Direction. Retype the data below line for line, character for character, through to the end. Omit the pictures from your copy.

Records for this exercise.
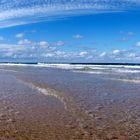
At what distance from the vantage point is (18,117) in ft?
29.2

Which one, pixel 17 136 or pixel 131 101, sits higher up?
pixel 17 136

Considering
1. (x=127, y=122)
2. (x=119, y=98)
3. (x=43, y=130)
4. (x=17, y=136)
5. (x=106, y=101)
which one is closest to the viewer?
(x=17, y=136)

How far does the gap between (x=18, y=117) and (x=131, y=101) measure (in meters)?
5.12

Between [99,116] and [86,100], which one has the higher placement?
[99,116]

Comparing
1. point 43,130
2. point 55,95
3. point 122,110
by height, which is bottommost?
point 55,95

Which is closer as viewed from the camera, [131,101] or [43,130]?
[43,130]

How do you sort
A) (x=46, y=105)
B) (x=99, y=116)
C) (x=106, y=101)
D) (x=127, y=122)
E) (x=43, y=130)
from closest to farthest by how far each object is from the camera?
(x=43, y=130)
(x=127, y=122)
(x=99, y=116)
(x=46, y=105)
(x=106, y=101)

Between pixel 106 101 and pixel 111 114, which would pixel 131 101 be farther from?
pixel 111 114

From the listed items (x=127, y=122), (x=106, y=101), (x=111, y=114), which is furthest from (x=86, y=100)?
(x=127, y=122)

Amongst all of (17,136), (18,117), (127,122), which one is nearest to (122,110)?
(127,122)

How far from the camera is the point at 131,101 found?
1220 centimetres

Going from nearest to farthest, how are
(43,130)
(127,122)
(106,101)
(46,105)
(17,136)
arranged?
(17,136), (43,130), (127,122), (46,105), (106,101)

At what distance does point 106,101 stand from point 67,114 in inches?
124

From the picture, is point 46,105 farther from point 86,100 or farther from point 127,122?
point 127,122
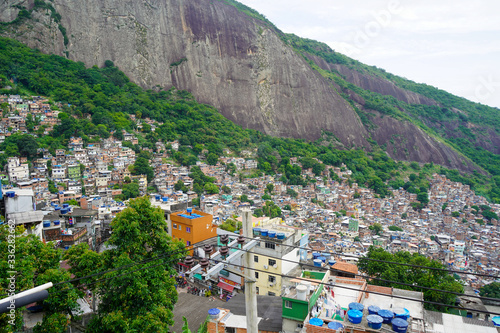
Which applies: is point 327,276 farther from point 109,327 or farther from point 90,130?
point 90,130

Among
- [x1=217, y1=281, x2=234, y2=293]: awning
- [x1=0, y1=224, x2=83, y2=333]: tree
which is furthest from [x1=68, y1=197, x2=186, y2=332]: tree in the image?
[x1=217, y1=281, x2=234, y2=293]: awning

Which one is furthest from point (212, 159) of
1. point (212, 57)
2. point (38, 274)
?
point (38, 274)

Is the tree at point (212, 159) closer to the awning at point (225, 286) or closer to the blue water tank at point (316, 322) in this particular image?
the awning at point (225, 286)

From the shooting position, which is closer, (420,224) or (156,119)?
(420,224)

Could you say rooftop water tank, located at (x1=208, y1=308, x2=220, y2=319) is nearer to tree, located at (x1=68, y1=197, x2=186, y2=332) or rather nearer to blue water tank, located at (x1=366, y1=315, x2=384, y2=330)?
tree, located at (x1=68, y1=197, x2=186, y2=332)

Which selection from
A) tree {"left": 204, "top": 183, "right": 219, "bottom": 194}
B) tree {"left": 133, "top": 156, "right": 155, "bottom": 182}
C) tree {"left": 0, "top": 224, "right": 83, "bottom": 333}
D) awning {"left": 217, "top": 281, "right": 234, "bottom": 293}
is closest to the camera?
tree {"left": 0, "top": 224, "right": 83, "bottom": 333}

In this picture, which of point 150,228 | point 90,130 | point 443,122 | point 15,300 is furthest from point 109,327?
point 443,122

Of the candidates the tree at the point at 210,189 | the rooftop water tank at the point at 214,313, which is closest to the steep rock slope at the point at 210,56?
the tree at the point at 210,189
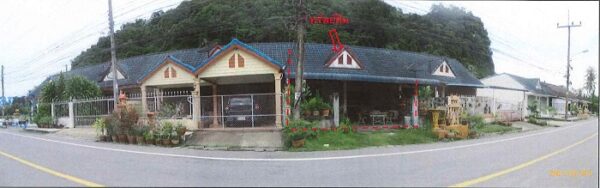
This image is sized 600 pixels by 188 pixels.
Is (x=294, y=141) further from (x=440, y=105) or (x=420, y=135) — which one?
(x=440, y=105)

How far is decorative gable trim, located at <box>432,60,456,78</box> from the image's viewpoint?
22.6m

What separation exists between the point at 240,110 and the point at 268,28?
23.9 feet

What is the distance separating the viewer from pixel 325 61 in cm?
1772

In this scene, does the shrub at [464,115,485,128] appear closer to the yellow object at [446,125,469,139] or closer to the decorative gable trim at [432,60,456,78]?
the yellow object at [446,125,469,139]

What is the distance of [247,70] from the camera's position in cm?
1440

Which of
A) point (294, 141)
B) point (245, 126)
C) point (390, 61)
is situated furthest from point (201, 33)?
point (294, 141)

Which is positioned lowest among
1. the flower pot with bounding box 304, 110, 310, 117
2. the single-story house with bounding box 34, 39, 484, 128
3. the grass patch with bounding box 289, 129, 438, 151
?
the grass patch with bounding box 289, 129, 438, 151

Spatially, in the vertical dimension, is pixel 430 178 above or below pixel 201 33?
below

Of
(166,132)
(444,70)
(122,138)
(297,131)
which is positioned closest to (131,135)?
(122,138)

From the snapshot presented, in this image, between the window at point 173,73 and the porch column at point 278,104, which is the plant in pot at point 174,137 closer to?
the porch column at point 278,104

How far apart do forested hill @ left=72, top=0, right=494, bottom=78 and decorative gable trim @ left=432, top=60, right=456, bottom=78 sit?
1.49 meters

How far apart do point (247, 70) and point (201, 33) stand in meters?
8.15

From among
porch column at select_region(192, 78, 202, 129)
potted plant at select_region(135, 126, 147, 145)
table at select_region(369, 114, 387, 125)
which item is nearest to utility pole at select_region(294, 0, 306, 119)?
porch column at select_region(192, 78, 202, 129)

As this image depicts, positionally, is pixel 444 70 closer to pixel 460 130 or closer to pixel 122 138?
pixel 460 130
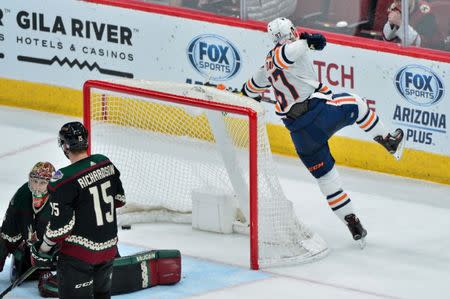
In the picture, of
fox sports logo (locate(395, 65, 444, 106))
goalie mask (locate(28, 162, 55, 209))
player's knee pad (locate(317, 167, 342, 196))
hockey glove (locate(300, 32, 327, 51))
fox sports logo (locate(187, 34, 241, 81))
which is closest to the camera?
goalie mask (locate(28, 162, 55, 209))

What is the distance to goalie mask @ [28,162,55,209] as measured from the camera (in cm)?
834

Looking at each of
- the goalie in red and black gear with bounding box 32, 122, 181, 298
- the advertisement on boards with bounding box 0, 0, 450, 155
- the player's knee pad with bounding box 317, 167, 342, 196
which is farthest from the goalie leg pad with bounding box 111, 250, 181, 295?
the advertisement on boards with bounding box 0, 0, 450, 155

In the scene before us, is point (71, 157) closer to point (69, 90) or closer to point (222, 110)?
point (222, 110)

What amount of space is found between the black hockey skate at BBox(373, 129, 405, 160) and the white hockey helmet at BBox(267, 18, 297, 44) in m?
0.90

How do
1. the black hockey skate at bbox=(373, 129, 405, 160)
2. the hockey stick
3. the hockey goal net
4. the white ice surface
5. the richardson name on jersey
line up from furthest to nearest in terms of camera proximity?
the black hockey skate at bbox=(373, 129, 405, 160) < the hockey goal net < the white ice surface < the hockey stick < the richardson name on jersey

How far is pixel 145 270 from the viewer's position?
8.71 m

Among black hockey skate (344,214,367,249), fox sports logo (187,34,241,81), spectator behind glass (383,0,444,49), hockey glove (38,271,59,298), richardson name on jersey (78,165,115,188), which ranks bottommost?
hockey glove (38,271,59,298)

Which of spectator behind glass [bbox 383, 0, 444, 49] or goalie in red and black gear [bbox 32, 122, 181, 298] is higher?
spectator behind glass [bbox 383, 0, 444, 49]

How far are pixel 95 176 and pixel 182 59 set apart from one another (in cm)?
427

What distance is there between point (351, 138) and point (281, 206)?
1833 millimetres

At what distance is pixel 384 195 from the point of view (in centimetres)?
1058

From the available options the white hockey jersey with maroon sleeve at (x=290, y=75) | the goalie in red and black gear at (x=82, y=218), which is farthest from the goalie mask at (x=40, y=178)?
the white hockey jersey with maroon sleeve at (x=290, y=75)

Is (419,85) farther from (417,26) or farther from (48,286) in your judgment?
(48,286)

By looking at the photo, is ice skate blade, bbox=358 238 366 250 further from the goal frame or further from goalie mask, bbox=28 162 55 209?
goalie mask, bbox=28 162 55 209
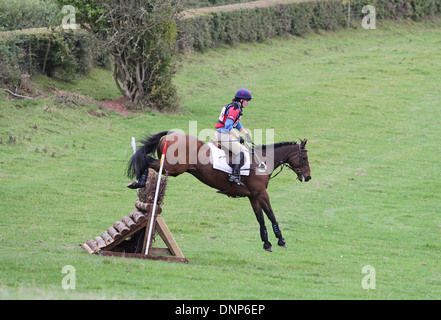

Written solution.
At what distance from the vantage point is (18,117) in ft?
29.2

Which one, pixel 17 136 or pixel 131 101, sits higher up?
pixel 17 136

Considering
1. (x=127, y=122)
2. (x=119, y=98)
3. (x=43, y=130)
4. (x=17, y=136)
5. (x=106, y=101)
which one is closest to the viewer?
(x=17, y=136)

How far does the gap between (x=18, y=117) and (x=131, y=101) measure (in meters)?
5.12

Between [99,116] and [86,100], which one has the higher placement?
[99,116]

Comparing
1. point 43,130
2. point 55,95
3. point 122,110
by height, which is bottommost?
point 55,95

Which is closer as viewed from the camera, [131,101] or [43,130]?
[43,130]

How do you sort
A) (x=46, y=105)
B) (x=99, y=116)
C) (x=106, y=101)
D) (x=127, y=122)
E) (x=43, y=130)
from closest to farthest by how far each object is from the camera?
(x=43, y=130)
(x=127, y=122)
(x=99, y=116)
(x=46, y=105)
(x=106, y=101)

Between pixel 106 101 and pixel 111 114, which would pixel 131 101 be farther from?
pixel 111 114

From the listed items (x=127, y=122), (x=106, y=101), (x=111, y=114), which is furthest from (x=86, y=100)?
(x=127, y=122)

Amongst all of (17,136), (18,117), (127,122), which one is nearest to (122,110)?
(127,122)

How far from the camera is the point at 131,101 found?
1220 centimetres

Going from nearest to farthest, how are
(43,130)
(127,122)
(106,101)
(46,105)
(17,136)
arranged?
(17,136), (43,130), (127,122), (46,105), (106,101)

At what distance does point 106,101 stand from point 67,114 in inches?
124

From the picture, is point 46,105 farther from point 86,100 or farther from point 127,122?
point 127,122
Which applies: is point 327,276 farther from point 109,327 or farther from point 90,130?
point 90,130

Among
- [x1=217, y1=281, x2=234, y2=293]: awning
- [x1=0, y1=224, x2=83, y2=333]: tree
which is furthest from [x1=68, y1=197, x2=186, y2=332]: tree in the image?
[x1=217, y1=281, x2=234, y2=293]: awning

Which one is furthest from point (212, 159) of
1. point (212, 57)
2. point (38, 274)
?
point (38, 274)

Is the tree at point (212, 159) closer to the awning at point (225, 286) or closer to the blue water tank at point (316, 322) in this particular image?
the awning at point (225, 286)

From the shooting position, which is closer, (420,224) or (156,119)?
(420,224)

Could you say rooftop water tank, located at (x1=208, y1=308, x2=220, y2=319) is nearer to tree, located at (x1=68, y1=197, x2=186, y2=332) or rather nearer to blue water tank, located at (x1=366, y1=315, x2=384, y2=330)?
tree, located at (x1=68, y1=197, x2=186, y2=332)

Which selection from
A) tree {"left": 204, "top": 183, "right": 219, "bottom": 194}
B) tree {"left": 133, "top": 156, "right": 155, "bottom": 182}
C) tree {"left": 0, "top": 224, "right": 83, "bottom": 333}
D) awning {"left": 217, "top": 281, "right": 234, "bottom": 293}
is closest to the camera?
tree {"left": 0, "top": 224, "right": 83, "bottom": 333}

In this picture, which of point 150,228 | point 90,130 | point 443,122 | point 15,300 is furthest from point 109,327?
point 443,122

Of the candidates the tree at the point at 210,189 | the rooftop water tank at the point at 214,313, which is closest to the steep rock slope at the point at 210,56?
the tree at the point at 210,189
This image is sized 600 pixels by 188 pixels.
Is (x=294, y=141) further from (x=440, y=105) or (x=420, y=135) — which one?
(x=440, y=105)

How far is decorative gable trim, located at <box>432,60,456,78</box> from the image's viewpoint?
22.6m

What separation exists between the point at 240,110 and the point at 268,28?
23.9 feet

What is the distance separating the viewer from pixel 325 61 in cm?
1772

In this scene, does the shrub at [464,115,485,128] appear closer to the yellow object at [446,125,469,139] or closer to the decorative gable trim at [432,60,456,78]?
the yellow object at [446,125,469,139]

What is the distance of [247,70] from the camera's position in cm?
1440

Which of
A) point (294, 141)
B) point (245, 126)
C) point (390, 61)
is situated furthest from point (201, 33)?
point (294, 141)

Which is positioned lowest among
1. the flower pot with bounding box 304, 110, 310, 117
2. the single-story house with bounding box 34, 39, 484, 128
3. the grass patch with bounding box 289, 129, 438, 151
?
the grass patch with bounding box 289, 129, 438, 151

Spatially, in the vertical dimension, is pixel 430 178 above or below pixel 201 33?
below

Of
(166,132)
(444,70)
(122,138)
(297,131)
which is positioned closest to (131,135)?
(122,138)

From the snapshot presented, in this image, between the window at point 173,73 and the porch column at point 278,104, which is the plant in pot at point 174,137 closer to?
the porch column at point 278,104

How far apart do forested hill @ left=72, top=0, right=494, bottom=78 and decorative gable trim @ left=432, top=60, right=456, bottom=78 sit?
1.49 meters

How far apart do point (247, 70) and point (201, 33) stand in meters?
8.15

From among
porch column at select_region(192, 78, 202, 129)
potted plant at select_region(135, 126, 147, 145)
table at select_region(369, 114, 387, 125)
which item is nearest to utility pole at select_region(294, 0, 306, 119)?
porch column at select_region(192, 78, 202, 129)

As this image depicts, positionally, is pixel 444 70 closer to pixel 460 130 or closer to pixel 122 138?
pixel 460 130
In the picture, of
fox sports logo (locate(395, 65, 444, 106))
goalie mask (locate(28, 162, 55, 209))
player's knee pad (locate(317, 167, 342, 196))
hockey glove (locate(300, 32, 327, 51))
fox sports logo (locate(187, 34, 241, 81))
which is closest to the camera?
goalie mask (locate(28, 162, 55, 209))

What is the distance to goalie mask @ [28,162,55,209] as measured from the camera (in cm)?
834

Looking at each of
- the goalie in red and black gear with bounding box 32, 122, 181, 298
- the advertisement on boards with bounding box 0, 0, 450, 155
- the player's knee pad with bounding box 317, 167, 342, 196
which is farthest from the goalie leg pad with bounding box 111, 250, 181, 295?
the advertisement on boards with bounding box 0, 0, 450, 155

In the scene before us, is point (71, 157) closer to point (69, 90) or closer to point (222, 110)?
point (222, 110)

What amount of space is found between the black hockey skate at BBox(373, 129, 405, 160) and the white hockey helmet at BBox(267, 18, 297, 44) in m?
0.90

How do
1. the black hockey skate at bbox=(373, 129, 405, 160)
2. the hockey stick
3. the hockey goal net
4. the white ice surface
5. the richardson name on jersey
line up from furthest to nearest in terms of camera proximity?
the black hockey skate at bbox=(373, 129, 405, 160) < the hockey goal net < the white ice surface < the hockey stick < the richardson name on jersey

How far is pixel 145 270 from the viewer's position?
8.71 m

Among black hockey skate (344,214,367,249), fox sports logo (187,34,241,81), spectator behind glass (383,0,444,49), hockey glove (38,271,59,298), richardson name on jersey (78,165,115,188), which ranks bottommost?
hockey glove (38,271,59,298)

Which of spectator behind glass [bbox 383, 0, 444, 49] or goalie in red and black gear [bbox 32, 122, 181, 298] is higher?
spectator behind glass [bbox 383, 0, 444, 49]

How far are pixel 95 176 and pixel 182 59 set apart from one another (in cm)?
427

What distance is there between point (351, 138) and point (281, 206)?
1833 millimetres

At what distance is pixel 384 195 from the point of view (in centimetres)?
1058

From the available options the white hockey jersey with maroon sleeve at (x=290, y=75) | the goalie in red and black gear at (x=82, y=218), which is farthest from the goalie mask at (x=40, y=178)?
the white hockey jersey with maroon sleeve at (x=290, y=75)

Is (419,85) farther from (417,26) or farther from (48,286) in your judgment?
(48,286)

By looking at the photo, is ice skate blade, bbox=358 238 366 250 further from the goal frame or further from goalie mask, bbox=28 162 55 209?
goalie mask, bbox=28 162 55 209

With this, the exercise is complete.